— start RECORDS FOR THE EXERCISE —
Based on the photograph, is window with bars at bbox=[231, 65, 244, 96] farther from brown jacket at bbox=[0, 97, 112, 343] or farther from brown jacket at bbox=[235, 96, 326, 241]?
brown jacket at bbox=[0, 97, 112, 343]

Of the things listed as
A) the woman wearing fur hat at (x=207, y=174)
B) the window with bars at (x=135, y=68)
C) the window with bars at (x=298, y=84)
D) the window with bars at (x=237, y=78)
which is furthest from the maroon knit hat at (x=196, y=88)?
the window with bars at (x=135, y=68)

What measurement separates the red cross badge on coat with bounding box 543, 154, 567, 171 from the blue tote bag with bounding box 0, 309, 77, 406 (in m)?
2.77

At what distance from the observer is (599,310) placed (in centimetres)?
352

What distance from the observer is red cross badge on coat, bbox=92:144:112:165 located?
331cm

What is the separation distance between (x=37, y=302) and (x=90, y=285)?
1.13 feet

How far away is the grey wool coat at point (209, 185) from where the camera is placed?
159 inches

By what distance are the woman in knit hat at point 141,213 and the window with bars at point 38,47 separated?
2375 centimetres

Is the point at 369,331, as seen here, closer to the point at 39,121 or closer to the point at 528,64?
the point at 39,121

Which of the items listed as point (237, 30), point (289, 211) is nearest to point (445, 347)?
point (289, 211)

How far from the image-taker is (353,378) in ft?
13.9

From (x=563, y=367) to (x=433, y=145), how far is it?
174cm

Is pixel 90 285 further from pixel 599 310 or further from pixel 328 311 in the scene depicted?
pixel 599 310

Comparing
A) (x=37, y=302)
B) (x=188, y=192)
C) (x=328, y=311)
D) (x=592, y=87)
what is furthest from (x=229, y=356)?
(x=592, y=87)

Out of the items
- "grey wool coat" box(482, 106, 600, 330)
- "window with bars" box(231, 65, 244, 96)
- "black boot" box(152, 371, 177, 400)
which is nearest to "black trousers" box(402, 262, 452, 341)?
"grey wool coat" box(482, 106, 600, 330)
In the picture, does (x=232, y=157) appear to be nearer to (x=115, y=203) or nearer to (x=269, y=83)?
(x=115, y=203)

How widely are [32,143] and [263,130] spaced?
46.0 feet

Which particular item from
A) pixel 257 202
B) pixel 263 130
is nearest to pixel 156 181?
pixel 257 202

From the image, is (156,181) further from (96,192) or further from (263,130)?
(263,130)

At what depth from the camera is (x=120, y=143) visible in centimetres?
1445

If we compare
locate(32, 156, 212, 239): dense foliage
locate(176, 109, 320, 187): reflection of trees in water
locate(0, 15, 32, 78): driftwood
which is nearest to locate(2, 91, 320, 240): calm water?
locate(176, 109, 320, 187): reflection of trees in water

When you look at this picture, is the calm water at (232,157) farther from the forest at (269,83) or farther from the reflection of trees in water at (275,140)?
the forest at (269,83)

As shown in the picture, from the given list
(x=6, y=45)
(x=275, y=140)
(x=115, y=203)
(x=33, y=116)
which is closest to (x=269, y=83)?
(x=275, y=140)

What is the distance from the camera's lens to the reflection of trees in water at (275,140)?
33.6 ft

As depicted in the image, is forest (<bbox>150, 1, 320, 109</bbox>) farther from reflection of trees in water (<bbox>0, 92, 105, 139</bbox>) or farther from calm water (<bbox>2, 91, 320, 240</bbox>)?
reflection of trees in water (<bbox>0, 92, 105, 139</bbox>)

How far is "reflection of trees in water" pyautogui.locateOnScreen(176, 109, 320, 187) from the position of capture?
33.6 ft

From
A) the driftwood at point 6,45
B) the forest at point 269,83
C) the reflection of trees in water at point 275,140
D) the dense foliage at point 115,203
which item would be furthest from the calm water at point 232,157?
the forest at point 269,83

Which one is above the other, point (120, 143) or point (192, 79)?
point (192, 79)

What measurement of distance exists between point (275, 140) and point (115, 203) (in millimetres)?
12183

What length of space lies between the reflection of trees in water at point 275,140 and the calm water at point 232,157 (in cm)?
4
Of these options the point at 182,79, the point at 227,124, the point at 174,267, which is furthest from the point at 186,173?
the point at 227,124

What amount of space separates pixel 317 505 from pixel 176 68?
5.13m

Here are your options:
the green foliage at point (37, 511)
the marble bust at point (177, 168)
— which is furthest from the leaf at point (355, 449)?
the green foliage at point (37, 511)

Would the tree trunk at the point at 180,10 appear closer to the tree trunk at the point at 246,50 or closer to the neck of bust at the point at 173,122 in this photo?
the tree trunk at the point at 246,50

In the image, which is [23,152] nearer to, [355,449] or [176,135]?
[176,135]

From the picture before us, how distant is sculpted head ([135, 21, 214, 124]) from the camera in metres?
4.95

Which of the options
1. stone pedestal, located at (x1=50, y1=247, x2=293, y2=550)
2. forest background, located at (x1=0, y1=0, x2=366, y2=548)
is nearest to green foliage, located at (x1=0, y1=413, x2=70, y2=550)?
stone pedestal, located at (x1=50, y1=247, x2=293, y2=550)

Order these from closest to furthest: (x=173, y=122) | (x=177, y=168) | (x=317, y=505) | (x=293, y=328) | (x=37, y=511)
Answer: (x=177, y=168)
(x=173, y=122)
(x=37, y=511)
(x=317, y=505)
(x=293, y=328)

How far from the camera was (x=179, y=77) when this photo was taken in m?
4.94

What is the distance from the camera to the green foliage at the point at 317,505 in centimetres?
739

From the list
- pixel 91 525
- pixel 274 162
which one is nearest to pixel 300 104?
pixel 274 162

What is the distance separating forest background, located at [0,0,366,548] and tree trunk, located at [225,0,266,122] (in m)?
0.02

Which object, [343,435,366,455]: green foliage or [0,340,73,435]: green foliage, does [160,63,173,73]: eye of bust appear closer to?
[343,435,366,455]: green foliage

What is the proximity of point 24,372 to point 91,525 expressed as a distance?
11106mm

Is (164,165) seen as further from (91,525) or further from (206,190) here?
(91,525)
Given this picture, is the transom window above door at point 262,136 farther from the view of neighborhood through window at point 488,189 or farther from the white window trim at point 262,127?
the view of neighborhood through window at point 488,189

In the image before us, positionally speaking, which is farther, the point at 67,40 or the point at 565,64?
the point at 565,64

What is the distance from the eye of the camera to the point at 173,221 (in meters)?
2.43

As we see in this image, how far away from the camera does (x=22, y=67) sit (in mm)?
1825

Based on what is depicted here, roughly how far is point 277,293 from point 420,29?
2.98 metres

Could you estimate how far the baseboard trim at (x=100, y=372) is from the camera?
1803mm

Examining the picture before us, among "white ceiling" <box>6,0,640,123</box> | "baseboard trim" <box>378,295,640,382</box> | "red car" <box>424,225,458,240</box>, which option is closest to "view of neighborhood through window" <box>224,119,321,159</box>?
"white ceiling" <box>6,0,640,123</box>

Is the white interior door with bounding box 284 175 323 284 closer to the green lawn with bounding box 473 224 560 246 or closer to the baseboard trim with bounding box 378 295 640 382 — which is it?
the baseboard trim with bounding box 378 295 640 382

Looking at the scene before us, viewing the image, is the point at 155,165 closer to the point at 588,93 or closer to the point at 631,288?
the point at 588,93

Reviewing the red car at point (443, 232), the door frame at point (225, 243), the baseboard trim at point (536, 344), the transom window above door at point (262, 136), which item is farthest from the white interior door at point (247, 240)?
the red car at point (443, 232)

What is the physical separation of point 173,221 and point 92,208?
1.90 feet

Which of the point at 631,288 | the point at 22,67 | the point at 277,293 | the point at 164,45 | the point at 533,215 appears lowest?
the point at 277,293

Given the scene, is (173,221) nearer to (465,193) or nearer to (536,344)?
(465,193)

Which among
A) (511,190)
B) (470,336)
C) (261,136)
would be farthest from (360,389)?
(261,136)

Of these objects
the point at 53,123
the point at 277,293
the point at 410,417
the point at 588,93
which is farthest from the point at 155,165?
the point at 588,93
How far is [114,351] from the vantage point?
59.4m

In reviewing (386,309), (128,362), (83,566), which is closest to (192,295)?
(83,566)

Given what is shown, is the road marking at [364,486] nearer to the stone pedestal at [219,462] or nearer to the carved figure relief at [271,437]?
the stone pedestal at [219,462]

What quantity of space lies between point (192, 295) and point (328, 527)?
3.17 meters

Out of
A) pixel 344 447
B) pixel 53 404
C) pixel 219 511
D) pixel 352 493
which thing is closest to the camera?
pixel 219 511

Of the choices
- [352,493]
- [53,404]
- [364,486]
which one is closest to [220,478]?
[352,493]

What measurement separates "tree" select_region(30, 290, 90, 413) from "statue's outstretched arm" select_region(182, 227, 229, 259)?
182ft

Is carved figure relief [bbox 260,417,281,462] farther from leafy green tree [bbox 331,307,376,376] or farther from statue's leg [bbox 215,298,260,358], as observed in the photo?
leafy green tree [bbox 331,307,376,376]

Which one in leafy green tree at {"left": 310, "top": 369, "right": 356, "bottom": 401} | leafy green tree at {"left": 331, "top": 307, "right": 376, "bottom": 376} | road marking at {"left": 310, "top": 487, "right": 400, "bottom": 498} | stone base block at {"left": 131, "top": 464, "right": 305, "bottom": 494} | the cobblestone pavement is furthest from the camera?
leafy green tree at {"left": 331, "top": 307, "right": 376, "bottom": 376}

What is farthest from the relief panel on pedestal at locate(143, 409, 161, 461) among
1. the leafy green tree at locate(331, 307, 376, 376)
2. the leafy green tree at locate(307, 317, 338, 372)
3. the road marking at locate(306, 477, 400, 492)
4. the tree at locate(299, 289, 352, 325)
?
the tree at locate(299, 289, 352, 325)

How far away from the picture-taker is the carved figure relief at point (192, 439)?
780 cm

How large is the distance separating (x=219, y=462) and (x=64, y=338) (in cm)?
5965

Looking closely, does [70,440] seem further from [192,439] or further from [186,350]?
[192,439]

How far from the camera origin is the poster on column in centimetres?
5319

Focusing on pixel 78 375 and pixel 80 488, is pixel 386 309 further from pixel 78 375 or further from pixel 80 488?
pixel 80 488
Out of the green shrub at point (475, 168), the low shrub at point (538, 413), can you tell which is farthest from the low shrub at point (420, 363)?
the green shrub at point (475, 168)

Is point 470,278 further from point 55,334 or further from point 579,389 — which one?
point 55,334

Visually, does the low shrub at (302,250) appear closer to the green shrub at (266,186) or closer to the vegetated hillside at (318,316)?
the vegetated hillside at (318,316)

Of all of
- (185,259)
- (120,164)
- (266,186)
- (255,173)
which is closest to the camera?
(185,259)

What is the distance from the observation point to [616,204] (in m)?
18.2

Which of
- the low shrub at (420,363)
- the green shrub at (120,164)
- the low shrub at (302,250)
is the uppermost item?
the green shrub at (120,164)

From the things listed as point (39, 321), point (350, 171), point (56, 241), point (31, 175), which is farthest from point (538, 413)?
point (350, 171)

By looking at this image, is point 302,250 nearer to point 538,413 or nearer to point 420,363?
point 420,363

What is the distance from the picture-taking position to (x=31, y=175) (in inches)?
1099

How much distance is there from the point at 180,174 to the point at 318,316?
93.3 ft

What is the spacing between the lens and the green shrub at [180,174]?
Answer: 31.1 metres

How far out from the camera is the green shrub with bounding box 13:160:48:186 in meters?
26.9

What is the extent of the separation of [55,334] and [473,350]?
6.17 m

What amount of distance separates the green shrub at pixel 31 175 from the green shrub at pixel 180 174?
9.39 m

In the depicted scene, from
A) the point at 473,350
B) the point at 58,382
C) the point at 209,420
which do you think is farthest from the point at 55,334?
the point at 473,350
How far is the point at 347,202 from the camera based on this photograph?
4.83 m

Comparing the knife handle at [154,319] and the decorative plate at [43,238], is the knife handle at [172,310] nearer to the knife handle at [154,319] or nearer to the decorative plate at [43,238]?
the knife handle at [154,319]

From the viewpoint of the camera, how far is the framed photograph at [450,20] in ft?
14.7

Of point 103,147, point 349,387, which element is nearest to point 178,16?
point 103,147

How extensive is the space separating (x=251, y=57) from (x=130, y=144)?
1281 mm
— end RECORDS FOR THE EXERCISE —
[DIRECTIONS]:
Reproduce the listing word for word, starting with the line that contains "How much distance" and going on through the end of the listing.

[EXERCISE ANSWER]:
How much distance is there from the point at 180,174 to the point at 318,316?
93.3 ft

What is the spacing between the lens and the green shrub at [180,174]?
Answer: 31.1 metres

How far out from the camera is the green shrub with bounding box 13:160:48:186 in meters?
26.9

What is the extent of the separation of [55,334] and [473,350]?
6.17 m

What amount of distance separates the green shrub at pixel 31 175 from the green shrub at pixel 180 174?
9.39 m

In the depicted scene, from
A) the point at 473,350
B) the point at 58,382
C) the point at 209,420
which do you think is farthest from the point at 55,334?
the point at 473,350
How far is the point at 347,202 from the camera based on this photograph?
4.83 m

Comparing the knife handle at [154,319] and the decorative plate at [43,238], is the knife handle at [172,310] nearer to the knife handle at [154,319] or nearer to the decorative plate at [43,238]?
the knife handle at [154,319]

From the viewpoint of the camera, how far is the framed photograph at [450,20] in ft?
14.7

Of point 103,147, point 349,387, which element is nearest to point 178,16?
point 103,147

How extensive is the space separating (x=251, y=57) from (x=130, y=144)?
1281 mm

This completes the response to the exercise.